Bürgermeisterin Große-Heitmeyer macht sich stark für den Ausbau von Trinkwasserleitungen im Außenbereich

Ministerin Heinen-Esser und Bürgermeisterin Große-Heitmeyer tauschten sich aus


Das Thema „Ausbau von Trinkwasserleitungen im Außenbereich“ ist nicht neu. Bereits Ende der 90er Jahre, Anfang 2000 wurde dieses Thema mehrfach im Rat der Gemeinde Westerkappeln diskutiert. Damals hat sich der Gemeinderat gegen einen flächendeckenden Ausbau von Trinkwasserleitungen im Außenbereich ausgesprochen.


Das war ein Fehler, wie man heute weiß. Die Klimaveränderungen machen es deutlich. Allein rückblickend auf die trockenen Sommer in den Jahren 2018 und 2019 zeigen deutlich, dass sich die Klimaveränderungen bemerkbar machen und gerade die ländlich gelegenen Kommunen und deren Bürgerinnen und Bürger Probleme in puncto Wasserversorgung haben.  


Ein Teil der Bevölkerung in Westerkappeln wird vom Wasserversorgungsverband Tecklenburger Land (WTL) wasserwirtschaftlich versorgt, während wiederum viele Bürgerinnen und Bürger im Außenbereich einen eigenen Wasserbrunnen für die Wasserversorgung betreiben.


Die letzten Sommerdürren und das damit einhergehende Regendefizit haben weitreichende Konsequenzen im Hinblick auf den Grundwasserspiegel und folglich auf die Wasserversorgung im ländlichen Raum.


„Trockene Sommer, zu wenig Niederschlag im Jahr lassen einige Brunnen trocken werden.
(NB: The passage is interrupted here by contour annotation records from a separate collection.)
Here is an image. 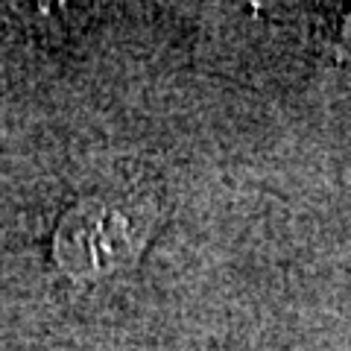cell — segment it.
<instances>
[{
  "label": "cell",
  "instance_id": "cell-1",
  "mask_svg": "<svg viewBox=\"0 0 351 351\" xmlns=\"http://www.w3.org/2000/svg\"><path fill=\"white\" fill-rule=\"evenodd\" d=\"M152 214L138 199L94 196L76 202L53 237V255L80 281L103 278L138 258L149 237Z\"/></svg>",
  "mask_w": 351,
  "mask_h": 351
}]
</instances>
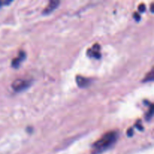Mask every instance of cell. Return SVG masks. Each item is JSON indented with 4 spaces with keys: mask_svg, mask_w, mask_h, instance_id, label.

Ein Problem, was sicherlich in der Zukunft nicht zur Seltenheit wird“, wie Bürgermeisterin Große-Heitmeyer vermutet.


Bereits vor ca. 1 ½ Jahren war sie mit dem Wasserversorgungsverband Tecklenburger Land (WTL) und einigen Bürgern bzgl. dieser Thematik im Gespräch. Der WTL hat zu der Zeit erneut die Kosten dargelegt und es wurde allen schnell klar, dass diese Summe ohne finanzielle Unterstützung von Land und Bund von der Gemeinde Westerkappeln allein finanziell nicht tragbar ist.


Daraufhin hat die Bürgermeisterin eine Anfrage an die Landesregierung gestellt, ob und welche Fördermöglichkeiten es seitens des Landes NRW für die Kommunen als auch für die privaten Nutzer zum Ausbau bzw. zur Erweiterung des öffentlichen Wassernetzes gibt. Die Nutzer sollten dadurch die Möglichkeit erhalten, von ihren privaten Hausbrunnen an das öffentliche Netz angeschlossen werden zu können.


Nunmehr nutzte Bürgermeisterin Große-Heitmeyer erneut die Gelegenheit, im Düsseldorfer Landtag mit der Ministerin für Umwelt, Landwirtschaft, Natur- und Verbraucherschutz des Landes Nordrhein-Westfalen Frau Heinen-Esser, direkt ins Gespräch zu kommen und das Problem hervorzuheben. Frau Heinen-Esser nahm sich der Sache an. „Sicherlich ist es ein Thema, was Bund, Land und Kommunen gleichermaßen betrifft. Wir müssen prüfen, inwieweit hier ein Förderprogramm möglich ist“, so die Ministerin.


Bürgermeisterin Große-Heitmeyer ist wichtig, die Bedeutung eines Förderprogramms an die jeweiligen Regierungen weiterzugeben, dass nur gemeinsam dieses Problem gelöst werden kann. „Ich werde weiterhin dieses Thema verfolgen und mich mit den zuständigen Stellen auseinandersetzen“, so Große-Heitmeyer. Ob es schlussendlich Erfolg haben wird, bleibt abzuwarten.